*YOUR GOAL*.
Can you reproduce the records word for word, starting at their beginning and stopping after the line that contains "1147 centimetres", with the pictures left out?

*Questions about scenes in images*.

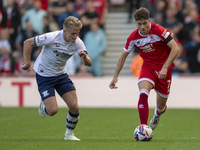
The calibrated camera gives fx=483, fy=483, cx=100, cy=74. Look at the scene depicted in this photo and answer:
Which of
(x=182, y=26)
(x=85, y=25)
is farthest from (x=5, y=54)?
(x=182, y=26)

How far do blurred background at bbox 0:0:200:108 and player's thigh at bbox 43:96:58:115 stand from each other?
7.79 meters

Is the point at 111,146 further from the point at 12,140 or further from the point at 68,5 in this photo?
the point at 68,5

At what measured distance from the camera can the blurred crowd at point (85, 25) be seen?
16891mm

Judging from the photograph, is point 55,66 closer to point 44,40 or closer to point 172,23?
point 44,40

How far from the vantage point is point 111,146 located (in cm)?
767

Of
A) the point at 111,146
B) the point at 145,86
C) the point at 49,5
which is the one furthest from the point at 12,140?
the point at 49,5

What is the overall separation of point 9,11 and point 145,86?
1147 centimetres

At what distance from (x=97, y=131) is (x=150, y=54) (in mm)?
2120

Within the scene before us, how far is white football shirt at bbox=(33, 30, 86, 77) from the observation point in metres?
8.55

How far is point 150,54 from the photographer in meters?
9.06

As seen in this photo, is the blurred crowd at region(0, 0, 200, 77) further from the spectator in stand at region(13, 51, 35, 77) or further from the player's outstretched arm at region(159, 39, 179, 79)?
the player's outstretched arm at region(159, 39, 179, 79)

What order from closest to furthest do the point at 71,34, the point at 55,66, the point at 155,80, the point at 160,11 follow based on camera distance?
1. the point at 71,34
2. the point at 55,66
3. the point at 155,80
4. the point at 160,11

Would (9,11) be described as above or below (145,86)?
below

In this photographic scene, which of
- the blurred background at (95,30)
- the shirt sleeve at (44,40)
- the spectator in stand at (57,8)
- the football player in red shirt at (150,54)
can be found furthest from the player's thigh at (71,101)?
the spectator in stand at (57,8)
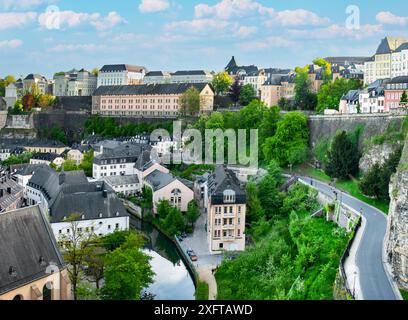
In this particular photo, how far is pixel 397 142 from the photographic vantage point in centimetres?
2131

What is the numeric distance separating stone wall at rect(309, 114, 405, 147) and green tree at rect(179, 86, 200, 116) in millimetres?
15915

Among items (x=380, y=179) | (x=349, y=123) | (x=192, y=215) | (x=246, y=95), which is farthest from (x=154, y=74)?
(x=380, y=179)

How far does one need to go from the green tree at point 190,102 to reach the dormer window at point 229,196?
2637cm

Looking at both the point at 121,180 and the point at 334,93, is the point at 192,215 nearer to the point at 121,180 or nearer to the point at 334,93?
the point at 121,180

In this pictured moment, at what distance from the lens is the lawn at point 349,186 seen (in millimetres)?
18720

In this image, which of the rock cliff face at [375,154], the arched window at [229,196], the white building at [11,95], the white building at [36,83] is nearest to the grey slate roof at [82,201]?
the arched window at [229,196]

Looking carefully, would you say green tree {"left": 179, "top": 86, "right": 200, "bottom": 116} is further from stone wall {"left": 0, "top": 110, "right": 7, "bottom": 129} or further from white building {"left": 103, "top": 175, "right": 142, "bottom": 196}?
stone wall {"left": 0, "top": 110, "right": 7, "bottom": 129}

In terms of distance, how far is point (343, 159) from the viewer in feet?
75.9

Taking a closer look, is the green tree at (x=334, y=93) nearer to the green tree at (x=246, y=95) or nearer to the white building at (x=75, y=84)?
the green tree at (x=246, y=95)

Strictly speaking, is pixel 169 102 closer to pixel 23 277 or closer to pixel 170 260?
pixel 170 260

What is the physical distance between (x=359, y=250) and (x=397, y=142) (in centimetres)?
924

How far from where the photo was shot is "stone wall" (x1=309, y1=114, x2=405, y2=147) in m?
23.9

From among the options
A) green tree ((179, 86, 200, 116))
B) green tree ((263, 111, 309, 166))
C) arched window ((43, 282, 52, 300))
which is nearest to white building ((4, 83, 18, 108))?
green tree ((179, 86, 200, 116))
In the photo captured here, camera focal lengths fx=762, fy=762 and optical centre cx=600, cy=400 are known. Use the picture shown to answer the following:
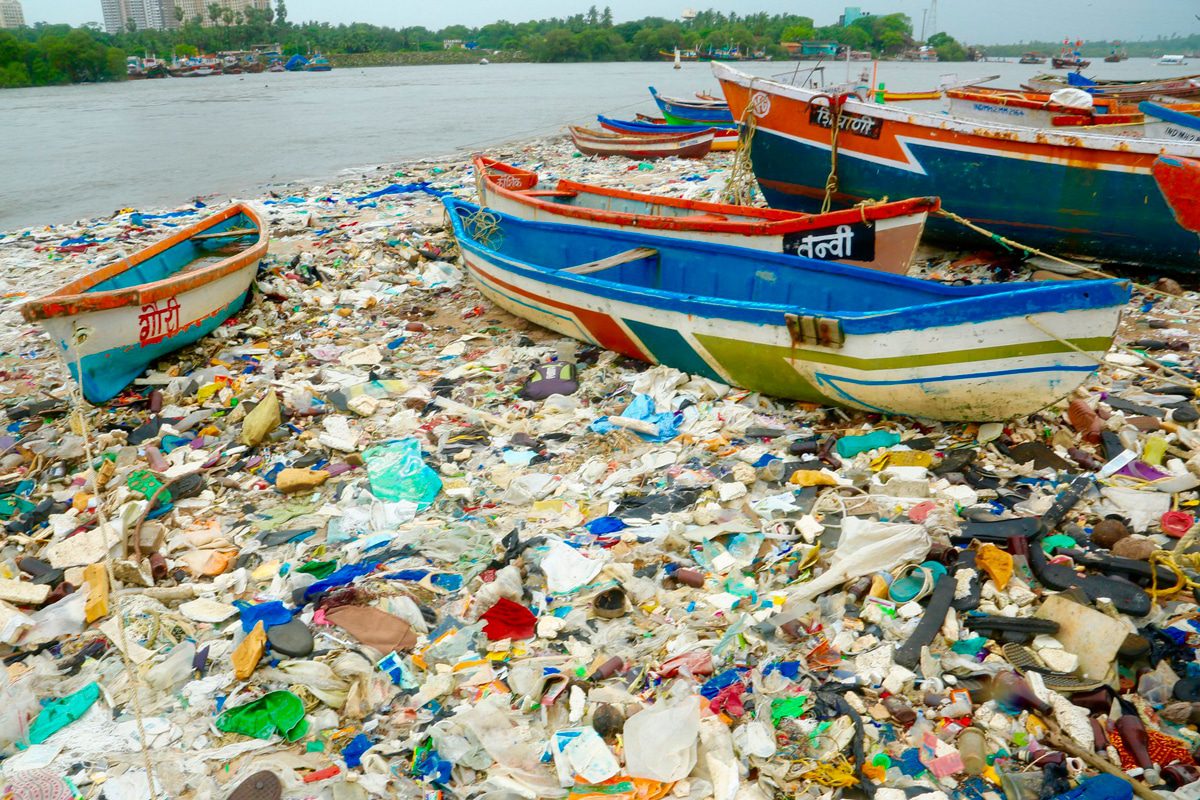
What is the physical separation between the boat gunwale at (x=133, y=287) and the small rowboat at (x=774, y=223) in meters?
3.02

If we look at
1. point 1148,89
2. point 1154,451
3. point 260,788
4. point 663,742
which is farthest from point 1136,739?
point 1148,89

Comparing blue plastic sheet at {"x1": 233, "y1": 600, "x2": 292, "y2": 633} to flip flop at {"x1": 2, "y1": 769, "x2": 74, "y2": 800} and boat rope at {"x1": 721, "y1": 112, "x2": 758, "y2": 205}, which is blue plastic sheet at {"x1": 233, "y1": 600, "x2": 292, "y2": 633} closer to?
flip flop at {"x1": 2, "y1": 769, "x2": 74, "y2": 800}

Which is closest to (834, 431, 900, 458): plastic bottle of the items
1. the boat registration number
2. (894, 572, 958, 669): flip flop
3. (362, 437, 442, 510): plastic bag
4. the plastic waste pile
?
the plastic waste pile

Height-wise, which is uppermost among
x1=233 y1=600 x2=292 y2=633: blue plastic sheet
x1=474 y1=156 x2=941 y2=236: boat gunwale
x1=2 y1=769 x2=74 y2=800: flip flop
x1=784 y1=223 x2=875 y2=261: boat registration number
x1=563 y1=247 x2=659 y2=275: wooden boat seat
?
x1=474 y1=156 x2=941 y2=236: boat gunwale

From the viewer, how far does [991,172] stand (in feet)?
26.2

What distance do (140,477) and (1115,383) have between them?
6909 millimetres

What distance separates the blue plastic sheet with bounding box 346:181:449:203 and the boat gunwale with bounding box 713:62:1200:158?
7.26 meters

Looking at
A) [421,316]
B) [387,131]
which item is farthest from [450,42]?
[421,316]

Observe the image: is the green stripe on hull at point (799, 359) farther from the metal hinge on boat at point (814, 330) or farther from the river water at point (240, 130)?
the river water at point (240, 130)

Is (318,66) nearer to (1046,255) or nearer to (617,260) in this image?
(617,260)

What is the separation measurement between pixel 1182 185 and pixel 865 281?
3.14 m

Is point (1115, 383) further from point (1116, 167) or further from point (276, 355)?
point (276, 355)

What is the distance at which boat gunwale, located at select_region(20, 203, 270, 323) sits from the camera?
5.73 m

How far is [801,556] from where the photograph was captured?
12.7 ft
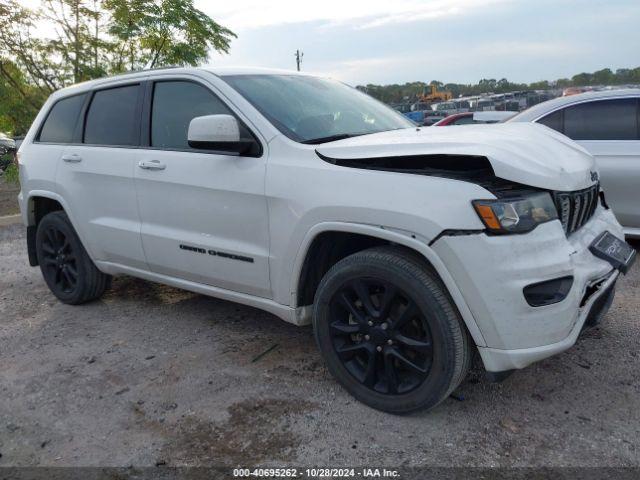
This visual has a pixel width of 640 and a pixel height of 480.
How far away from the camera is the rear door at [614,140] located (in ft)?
17.5

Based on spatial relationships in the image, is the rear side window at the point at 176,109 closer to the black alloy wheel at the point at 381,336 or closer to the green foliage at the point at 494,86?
the black alloy wheel at the point at 381,336

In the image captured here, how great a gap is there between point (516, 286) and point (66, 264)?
373 cm

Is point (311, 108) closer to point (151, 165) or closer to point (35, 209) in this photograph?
point (151, 165)

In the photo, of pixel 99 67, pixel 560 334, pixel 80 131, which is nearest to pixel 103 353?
pixel 80 131

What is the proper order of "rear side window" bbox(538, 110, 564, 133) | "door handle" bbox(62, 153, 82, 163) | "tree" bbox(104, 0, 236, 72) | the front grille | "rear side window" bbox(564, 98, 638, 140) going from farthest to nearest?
"tree" bbox(104, 0, 236, 72)
"rear side window" bbox(538, 110, 564, 133)
"rear side window" bbox(564, 98, 638, 140)
"door handle" bbox(62, 153, 82, 163)
the front grille

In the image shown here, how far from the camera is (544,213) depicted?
2.61m

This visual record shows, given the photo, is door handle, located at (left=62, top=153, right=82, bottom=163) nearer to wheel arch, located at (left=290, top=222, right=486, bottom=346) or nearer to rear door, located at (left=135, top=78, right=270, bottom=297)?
rear door, located at (left=135, top=78, right=270, bottom=297)

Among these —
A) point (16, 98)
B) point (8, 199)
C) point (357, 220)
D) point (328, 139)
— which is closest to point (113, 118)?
point (328, 139)

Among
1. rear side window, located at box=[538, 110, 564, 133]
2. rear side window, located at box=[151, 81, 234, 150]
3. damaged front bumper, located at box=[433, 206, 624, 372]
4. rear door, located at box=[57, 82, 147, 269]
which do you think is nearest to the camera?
damaged front bumper, located at box=[433, 206, 624, 372]

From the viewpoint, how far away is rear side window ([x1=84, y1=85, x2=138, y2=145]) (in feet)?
13.5

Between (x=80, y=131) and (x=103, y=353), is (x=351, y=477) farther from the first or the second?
(x=80, y=131)

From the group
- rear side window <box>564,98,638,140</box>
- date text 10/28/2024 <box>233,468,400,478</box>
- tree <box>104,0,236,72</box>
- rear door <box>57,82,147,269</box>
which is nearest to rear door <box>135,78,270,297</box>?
rear door <box>57,82,147,269</box>

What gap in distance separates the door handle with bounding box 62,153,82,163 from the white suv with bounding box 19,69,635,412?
1cm

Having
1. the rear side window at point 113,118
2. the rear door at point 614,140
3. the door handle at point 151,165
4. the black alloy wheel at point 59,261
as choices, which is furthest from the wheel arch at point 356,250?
the rear door at point 614,140
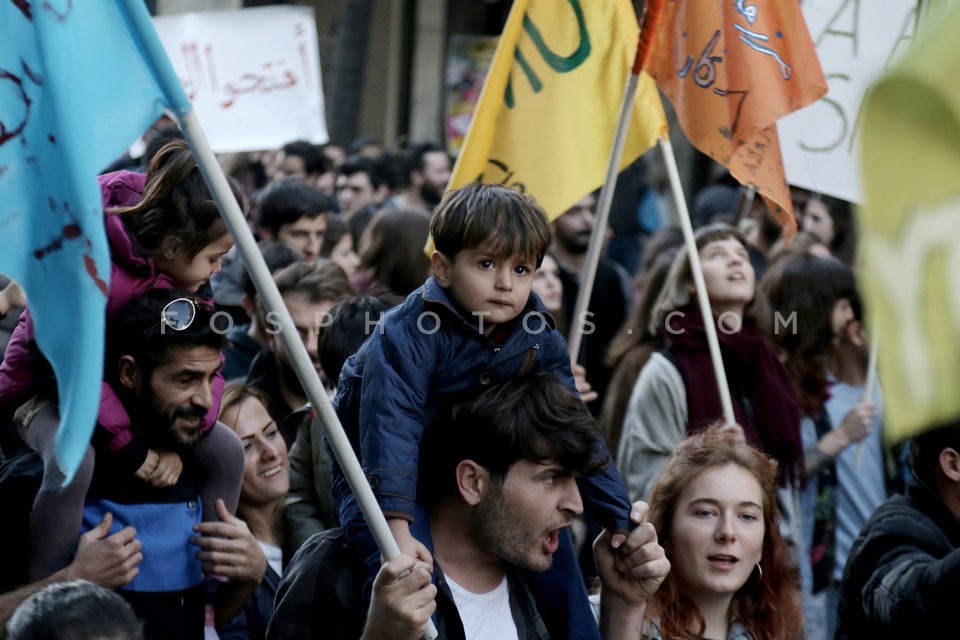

*FINAL ANSWER*.
The calibrated camera gives fx=483, fy=483, cx=100, cy=74. Look at the scene depicted in this photo and answer:
Which of
(x=182, y=26)
(x=85, y=25)
is farthest from (x=5, y=54)?
(x=182, y=26)

How far do blurred background at bbox 0:0:200:108 and player's thigh at bbox 43:96:58:115 stand from each other?
7.79 meters

Is the point at 111,146 further from the point at 12,140 or further from the point at 68,5 in this photo?
the point at 68,5

At what measured distance from the camera can the blurred crowd at point (85, 25) be seen?
16891mm

Judging from the photograph, is point 55,66 closer to point 44,40 or closer to point 172,23?
point 44,40

How far from the vantage point is point 111,146 located (in cm)?
767

Of
A) the point at 111,146
B) the point at 145,86
C) the point at 49,5
which is the one furthest from the point at 12,140?
the point at 49,5

What is the overall separation of point 9,11 and point 145,86?
1147 centimetres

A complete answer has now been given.